Directive: Reproduce verbatim every line of the records from the line containing "Looking at the options" down through the final line of the records, both included.

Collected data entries
-- begin --

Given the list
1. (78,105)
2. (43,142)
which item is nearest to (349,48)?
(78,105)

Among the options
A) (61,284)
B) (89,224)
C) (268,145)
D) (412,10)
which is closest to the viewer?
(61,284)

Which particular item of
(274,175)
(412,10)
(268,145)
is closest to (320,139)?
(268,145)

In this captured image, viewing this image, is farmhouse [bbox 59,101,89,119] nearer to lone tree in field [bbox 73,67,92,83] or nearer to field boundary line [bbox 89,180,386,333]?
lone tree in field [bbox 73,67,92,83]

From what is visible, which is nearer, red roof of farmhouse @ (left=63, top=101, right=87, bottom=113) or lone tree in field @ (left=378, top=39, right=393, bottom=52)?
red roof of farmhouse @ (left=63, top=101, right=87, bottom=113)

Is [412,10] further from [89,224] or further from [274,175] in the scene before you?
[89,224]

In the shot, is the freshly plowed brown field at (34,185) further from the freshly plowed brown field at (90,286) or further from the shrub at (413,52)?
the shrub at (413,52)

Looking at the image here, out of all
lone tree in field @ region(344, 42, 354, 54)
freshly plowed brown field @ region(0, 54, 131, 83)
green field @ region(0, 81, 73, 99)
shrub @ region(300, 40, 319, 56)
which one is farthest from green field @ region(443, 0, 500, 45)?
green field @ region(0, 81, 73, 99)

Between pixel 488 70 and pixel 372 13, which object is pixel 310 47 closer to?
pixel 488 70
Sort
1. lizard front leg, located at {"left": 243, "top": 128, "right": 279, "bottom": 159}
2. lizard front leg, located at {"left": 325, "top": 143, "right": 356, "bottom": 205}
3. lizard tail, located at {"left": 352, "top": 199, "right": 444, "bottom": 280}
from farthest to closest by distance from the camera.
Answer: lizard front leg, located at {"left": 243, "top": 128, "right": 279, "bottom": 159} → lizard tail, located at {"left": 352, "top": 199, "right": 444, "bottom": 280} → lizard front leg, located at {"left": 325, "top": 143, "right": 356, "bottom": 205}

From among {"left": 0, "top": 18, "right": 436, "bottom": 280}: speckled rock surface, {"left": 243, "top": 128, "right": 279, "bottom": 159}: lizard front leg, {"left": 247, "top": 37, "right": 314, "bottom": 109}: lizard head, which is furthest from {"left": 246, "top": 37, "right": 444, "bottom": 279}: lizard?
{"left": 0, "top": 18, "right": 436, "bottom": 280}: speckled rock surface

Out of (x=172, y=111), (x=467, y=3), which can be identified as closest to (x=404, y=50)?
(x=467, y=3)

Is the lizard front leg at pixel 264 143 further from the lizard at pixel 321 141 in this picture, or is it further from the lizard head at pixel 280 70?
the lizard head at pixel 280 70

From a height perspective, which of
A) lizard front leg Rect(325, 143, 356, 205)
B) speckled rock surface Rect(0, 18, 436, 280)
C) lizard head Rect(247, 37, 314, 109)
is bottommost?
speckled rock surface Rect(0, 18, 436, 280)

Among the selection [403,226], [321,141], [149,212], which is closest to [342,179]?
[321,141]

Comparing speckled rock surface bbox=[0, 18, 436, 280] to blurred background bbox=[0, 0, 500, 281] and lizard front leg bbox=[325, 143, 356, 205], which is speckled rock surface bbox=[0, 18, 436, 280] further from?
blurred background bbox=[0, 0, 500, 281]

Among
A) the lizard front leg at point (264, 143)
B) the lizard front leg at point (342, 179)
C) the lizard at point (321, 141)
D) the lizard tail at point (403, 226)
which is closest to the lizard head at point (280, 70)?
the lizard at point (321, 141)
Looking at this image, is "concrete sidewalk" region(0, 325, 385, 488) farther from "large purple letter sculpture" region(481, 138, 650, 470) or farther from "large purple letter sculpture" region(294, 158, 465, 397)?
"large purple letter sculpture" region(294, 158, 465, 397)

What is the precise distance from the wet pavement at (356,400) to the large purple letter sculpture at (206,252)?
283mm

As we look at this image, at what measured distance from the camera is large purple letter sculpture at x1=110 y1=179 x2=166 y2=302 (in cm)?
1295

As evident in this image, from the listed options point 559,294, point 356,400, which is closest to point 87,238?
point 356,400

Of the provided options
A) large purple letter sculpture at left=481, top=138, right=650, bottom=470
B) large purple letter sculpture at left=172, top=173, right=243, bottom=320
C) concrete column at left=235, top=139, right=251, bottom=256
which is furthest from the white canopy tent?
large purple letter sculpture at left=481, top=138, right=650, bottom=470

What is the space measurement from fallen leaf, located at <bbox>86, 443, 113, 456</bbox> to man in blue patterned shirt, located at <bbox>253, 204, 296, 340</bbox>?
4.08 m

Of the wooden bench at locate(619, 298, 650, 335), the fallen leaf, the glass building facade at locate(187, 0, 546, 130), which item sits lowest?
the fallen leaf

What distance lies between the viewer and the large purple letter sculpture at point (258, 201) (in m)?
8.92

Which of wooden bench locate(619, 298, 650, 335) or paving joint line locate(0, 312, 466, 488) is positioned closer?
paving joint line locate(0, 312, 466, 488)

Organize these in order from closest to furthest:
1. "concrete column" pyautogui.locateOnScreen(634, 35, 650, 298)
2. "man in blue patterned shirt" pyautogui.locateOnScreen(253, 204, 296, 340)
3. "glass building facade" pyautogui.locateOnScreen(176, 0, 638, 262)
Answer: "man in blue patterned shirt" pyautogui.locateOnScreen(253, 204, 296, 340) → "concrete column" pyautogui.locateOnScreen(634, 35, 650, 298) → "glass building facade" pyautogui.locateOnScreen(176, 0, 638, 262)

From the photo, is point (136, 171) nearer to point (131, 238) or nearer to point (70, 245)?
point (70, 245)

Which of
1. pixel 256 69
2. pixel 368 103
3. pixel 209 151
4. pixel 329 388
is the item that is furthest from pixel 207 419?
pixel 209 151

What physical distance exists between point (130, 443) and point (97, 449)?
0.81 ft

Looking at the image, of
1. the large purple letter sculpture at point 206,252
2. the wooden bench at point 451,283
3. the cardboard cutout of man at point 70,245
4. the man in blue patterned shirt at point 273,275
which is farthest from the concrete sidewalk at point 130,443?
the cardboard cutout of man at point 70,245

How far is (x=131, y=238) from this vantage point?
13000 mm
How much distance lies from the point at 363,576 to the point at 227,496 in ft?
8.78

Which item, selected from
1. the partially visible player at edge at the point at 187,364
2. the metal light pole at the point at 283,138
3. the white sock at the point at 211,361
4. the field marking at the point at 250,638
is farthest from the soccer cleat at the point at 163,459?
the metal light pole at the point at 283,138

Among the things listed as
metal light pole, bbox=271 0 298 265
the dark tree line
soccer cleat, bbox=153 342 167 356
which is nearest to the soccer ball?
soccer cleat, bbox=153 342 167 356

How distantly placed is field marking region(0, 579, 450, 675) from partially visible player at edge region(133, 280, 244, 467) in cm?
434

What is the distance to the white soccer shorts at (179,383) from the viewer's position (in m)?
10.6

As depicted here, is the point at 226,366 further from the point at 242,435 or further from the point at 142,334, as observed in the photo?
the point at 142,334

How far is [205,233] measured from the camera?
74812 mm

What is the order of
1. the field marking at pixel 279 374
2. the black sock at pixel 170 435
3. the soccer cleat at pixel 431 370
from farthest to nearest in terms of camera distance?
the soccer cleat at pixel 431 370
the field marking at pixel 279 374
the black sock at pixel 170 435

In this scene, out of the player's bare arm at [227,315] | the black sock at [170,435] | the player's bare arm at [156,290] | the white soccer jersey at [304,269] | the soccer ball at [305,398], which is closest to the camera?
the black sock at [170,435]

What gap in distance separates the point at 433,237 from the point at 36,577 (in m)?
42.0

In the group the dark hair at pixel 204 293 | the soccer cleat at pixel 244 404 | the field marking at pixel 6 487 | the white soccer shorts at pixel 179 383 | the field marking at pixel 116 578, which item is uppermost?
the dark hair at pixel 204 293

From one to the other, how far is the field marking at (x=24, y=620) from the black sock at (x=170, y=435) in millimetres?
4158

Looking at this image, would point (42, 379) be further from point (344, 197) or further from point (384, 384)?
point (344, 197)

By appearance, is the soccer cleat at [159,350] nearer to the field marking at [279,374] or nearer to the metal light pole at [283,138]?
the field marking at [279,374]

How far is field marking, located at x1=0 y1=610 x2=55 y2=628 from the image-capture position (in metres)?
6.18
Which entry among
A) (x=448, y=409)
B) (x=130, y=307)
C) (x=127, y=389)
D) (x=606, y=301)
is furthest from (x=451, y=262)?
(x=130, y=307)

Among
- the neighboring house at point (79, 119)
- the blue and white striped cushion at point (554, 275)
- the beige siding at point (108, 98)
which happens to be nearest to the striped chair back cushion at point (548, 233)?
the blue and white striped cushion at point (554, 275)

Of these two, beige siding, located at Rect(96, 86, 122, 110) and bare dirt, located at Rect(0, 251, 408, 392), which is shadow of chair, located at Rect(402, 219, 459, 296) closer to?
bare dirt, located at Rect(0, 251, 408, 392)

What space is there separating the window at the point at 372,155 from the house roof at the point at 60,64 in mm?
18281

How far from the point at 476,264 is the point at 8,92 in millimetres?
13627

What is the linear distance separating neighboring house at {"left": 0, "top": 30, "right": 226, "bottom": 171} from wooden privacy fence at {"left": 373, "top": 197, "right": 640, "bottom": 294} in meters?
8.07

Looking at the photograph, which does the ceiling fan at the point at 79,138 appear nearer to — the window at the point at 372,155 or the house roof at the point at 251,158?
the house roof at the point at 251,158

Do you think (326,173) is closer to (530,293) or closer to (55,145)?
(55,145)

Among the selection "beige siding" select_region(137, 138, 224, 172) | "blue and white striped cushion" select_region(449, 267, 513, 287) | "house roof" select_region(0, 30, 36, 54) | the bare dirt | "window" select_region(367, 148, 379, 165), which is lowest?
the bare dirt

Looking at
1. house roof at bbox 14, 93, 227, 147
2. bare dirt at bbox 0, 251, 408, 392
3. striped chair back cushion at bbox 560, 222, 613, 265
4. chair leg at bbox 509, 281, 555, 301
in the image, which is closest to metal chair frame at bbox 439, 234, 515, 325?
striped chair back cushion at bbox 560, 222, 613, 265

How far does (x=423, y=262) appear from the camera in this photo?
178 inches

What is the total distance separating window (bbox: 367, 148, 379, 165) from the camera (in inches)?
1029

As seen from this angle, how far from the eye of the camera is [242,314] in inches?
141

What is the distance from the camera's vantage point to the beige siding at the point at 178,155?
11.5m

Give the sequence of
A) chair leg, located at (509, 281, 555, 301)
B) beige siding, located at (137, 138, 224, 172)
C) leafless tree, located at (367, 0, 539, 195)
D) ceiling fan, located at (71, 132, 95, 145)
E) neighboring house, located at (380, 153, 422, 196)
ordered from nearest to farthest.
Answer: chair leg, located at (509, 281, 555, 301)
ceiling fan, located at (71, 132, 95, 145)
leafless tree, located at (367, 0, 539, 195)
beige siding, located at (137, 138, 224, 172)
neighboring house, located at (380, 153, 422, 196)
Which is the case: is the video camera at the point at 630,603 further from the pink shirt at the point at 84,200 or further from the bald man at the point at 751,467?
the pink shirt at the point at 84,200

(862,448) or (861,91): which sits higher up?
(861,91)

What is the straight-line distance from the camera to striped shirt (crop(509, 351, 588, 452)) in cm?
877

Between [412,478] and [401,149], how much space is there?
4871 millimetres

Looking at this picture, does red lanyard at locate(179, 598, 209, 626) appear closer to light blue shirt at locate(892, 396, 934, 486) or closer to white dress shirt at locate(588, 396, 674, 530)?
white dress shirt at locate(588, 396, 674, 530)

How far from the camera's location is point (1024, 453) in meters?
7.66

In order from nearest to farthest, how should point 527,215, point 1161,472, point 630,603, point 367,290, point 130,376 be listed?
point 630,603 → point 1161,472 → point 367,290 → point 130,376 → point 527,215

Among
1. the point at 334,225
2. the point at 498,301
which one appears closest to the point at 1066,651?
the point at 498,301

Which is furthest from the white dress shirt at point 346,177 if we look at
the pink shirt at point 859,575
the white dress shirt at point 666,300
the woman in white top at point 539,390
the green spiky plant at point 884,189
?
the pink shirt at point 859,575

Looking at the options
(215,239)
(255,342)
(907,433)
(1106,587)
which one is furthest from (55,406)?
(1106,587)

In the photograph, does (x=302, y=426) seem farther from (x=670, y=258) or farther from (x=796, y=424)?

-- end --

The solution:
Looking at the options
(215,239)
(255,342)
(907,433)
(1106,587)
which one is furthest from (55,406)?
(1106,587)

In the photograph, does (x=302, y=426) seem farther from (x=670, y=258) or farther from (x=796, y=424)?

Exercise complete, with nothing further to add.